Работа со словом была, конечно же, главным приложением сил Леонова. Я попросил его, что называется, на вскидку привести пример образности и лаконизма в поэзии.

Есть упоение в бою,

И бездны мрачной на краю,

И в разъяренном океане,

Сквозь грозных волн и бурной тьмы,

И в аравийском урагане,

И в дуновении Чумы.

Леонов по памяти прочитал строки из «Пира во время чумы», с восхищением выделив два последних слова.

— Художник должен быть требовательным к себе. Нам есть чем гордиться и есть у кого учиться, — говорил он, беседуя со мной. — Возьмите гоголевского «Ревизора». Во всем мировом искусстве мало найдется подобных шедевров.
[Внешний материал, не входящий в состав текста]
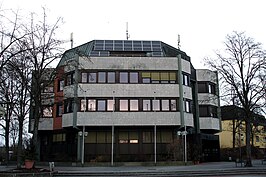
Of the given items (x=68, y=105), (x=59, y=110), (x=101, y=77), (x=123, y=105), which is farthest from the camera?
(x=59, y=110)

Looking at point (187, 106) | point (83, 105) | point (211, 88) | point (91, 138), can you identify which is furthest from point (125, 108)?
point (211, 88)

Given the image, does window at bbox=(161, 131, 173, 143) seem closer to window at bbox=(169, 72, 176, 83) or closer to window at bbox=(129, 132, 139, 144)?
window at bbox=(129, 132, 139, 144)

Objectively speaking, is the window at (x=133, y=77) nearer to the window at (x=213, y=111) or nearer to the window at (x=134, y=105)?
the window at (x=134, y=105)

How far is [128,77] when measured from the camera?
43781 mm

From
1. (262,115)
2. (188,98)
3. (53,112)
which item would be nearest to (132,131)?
(188,98)

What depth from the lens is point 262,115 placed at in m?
35.2

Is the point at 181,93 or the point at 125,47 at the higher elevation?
the point at 125,47

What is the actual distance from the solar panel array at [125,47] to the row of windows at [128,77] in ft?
13.0

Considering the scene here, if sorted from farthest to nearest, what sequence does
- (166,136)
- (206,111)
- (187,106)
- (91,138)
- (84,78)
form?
(206,111)
(187,106)
(166,136)
(84,78)
(91,138)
Эта пьеса написана так, словно гениальный гравер, не отрывая руки, в одно касание создал своим резцом портрет эпохи. «Казаки» Толстого, «Капитанская дочка» Пушкина — вот примеры-то где!
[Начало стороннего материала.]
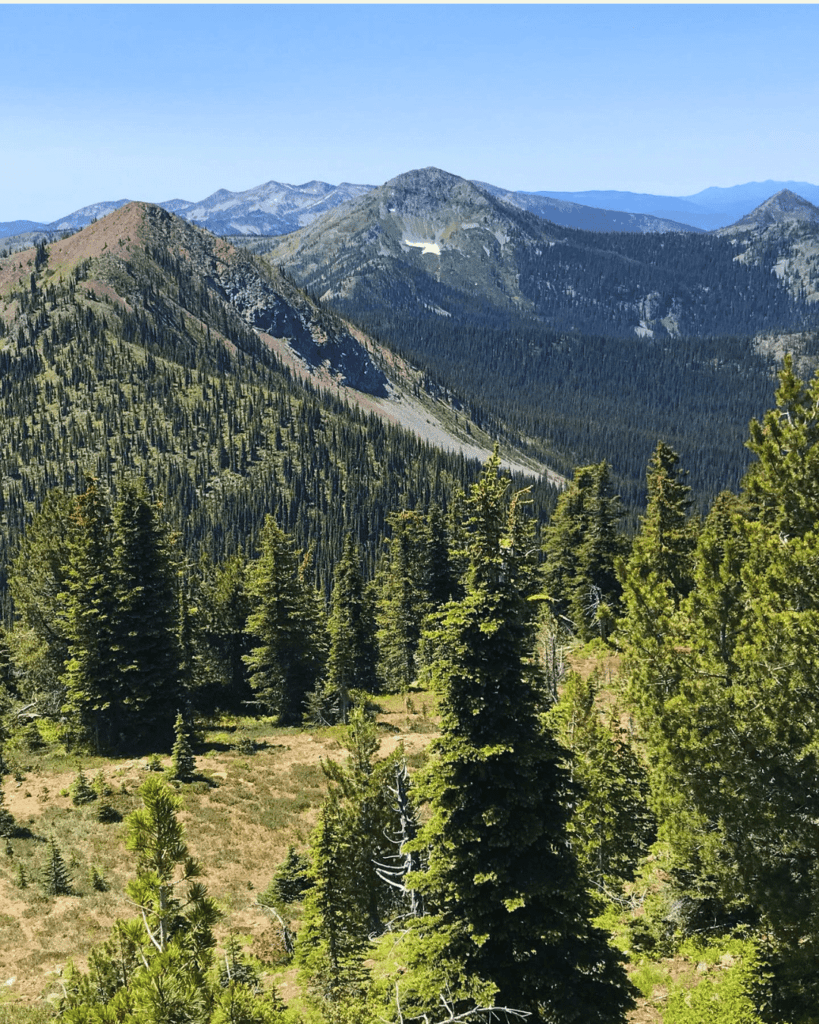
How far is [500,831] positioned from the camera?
13.2 meters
...Приехал я как-то к Леонову в Переделкино. Он работал в это время в саду. Оттер руку от влажной земли. Поздоровались. Рука у него мужицкая, сильная, годная к любой работе. Пальцы, я давно это заметил, когда он разжимал кулак, могли выгибаться, как у пианиста, в обратную сторону. Ногти длинные и очень крепкие, что по народной примете свидетельствует о породе и о долголетии.
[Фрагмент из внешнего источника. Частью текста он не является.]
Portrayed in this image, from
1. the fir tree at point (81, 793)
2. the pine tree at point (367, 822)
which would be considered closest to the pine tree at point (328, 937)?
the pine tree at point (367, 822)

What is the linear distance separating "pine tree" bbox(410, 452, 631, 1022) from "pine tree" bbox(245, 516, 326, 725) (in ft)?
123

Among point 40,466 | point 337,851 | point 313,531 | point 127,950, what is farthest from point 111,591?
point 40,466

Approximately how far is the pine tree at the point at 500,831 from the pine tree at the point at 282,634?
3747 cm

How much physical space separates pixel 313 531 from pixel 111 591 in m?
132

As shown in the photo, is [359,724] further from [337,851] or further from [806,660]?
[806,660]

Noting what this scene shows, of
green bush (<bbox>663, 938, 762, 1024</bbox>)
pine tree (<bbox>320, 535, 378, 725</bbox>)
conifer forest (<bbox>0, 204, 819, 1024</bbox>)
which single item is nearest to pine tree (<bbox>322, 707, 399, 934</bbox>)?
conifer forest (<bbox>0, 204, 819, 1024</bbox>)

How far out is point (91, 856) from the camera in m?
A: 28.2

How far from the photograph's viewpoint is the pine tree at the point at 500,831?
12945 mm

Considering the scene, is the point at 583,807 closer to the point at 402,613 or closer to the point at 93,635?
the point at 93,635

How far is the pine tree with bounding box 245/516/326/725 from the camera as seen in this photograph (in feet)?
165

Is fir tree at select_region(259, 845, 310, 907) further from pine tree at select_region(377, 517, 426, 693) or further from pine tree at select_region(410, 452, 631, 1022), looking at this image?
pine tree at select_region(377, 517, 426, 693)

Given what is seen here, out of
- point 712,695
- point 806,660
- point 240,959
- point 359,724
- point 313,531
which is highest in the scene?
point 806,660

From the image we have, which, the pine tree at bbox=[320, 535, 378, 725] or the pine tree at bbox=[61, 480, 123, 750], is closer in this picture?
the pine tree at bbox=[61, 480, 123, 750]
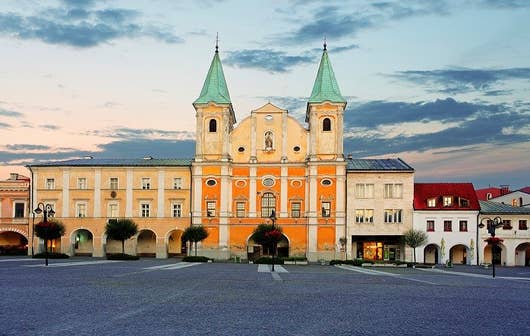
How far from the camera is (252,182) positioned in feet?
217

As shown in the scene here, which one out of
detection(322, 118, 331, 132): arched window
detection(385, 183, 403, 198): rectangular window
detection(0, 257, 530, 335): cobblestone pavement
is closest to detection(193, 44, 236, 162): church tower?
detection(322, 118, 331, 132): arched window

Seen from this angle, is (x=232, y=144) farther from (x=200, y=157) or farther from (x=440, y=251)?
(x=440, y=251)

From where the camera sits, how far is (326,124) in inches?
2623

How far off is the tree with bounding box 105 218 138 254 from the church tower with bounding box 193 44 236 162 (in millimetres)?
10780

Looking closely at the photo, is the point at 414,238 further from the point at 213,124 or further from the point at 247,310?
the point at 247,310

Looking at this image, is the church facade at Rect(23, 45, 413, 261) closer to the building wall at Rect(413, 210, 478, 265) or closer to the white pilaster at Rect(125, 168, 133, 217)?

Пошли по саду. Все, что там росло и цвело, было посажено и выхожено руками Леонида Максимовича: и ели, и сосны, и березы, и кустарники, и — гордость хозяина и Татьяны Михайловны — цветы редкостного разнообразия сортов и названий. Хотя у Леонова и не было диплома биолога, но я-то уверен, что автор «Русского леса» заслужил его. Дотошность его, доскональность в постижении темы поразительны. В годы войны после публикации повести «Взятие Великошумска» маршал бронетанковых войск Рыбалко, командиры танковых корпусов и дивизий, прослушав в авторском исполнении повесть, готовы были присвоить писателю Леонову звание инженер-майора бронетанковых войск.

Мы неспешно осматривали сад. Показывая то или иное растение, Леонид Максимович непременно поминал и своих благодетелей. Этот можжевельник подарили-де сотрудники Московского ботанического сада, яблоню привез Владимир Солоухин, а кедр — Владимир Чивилихин.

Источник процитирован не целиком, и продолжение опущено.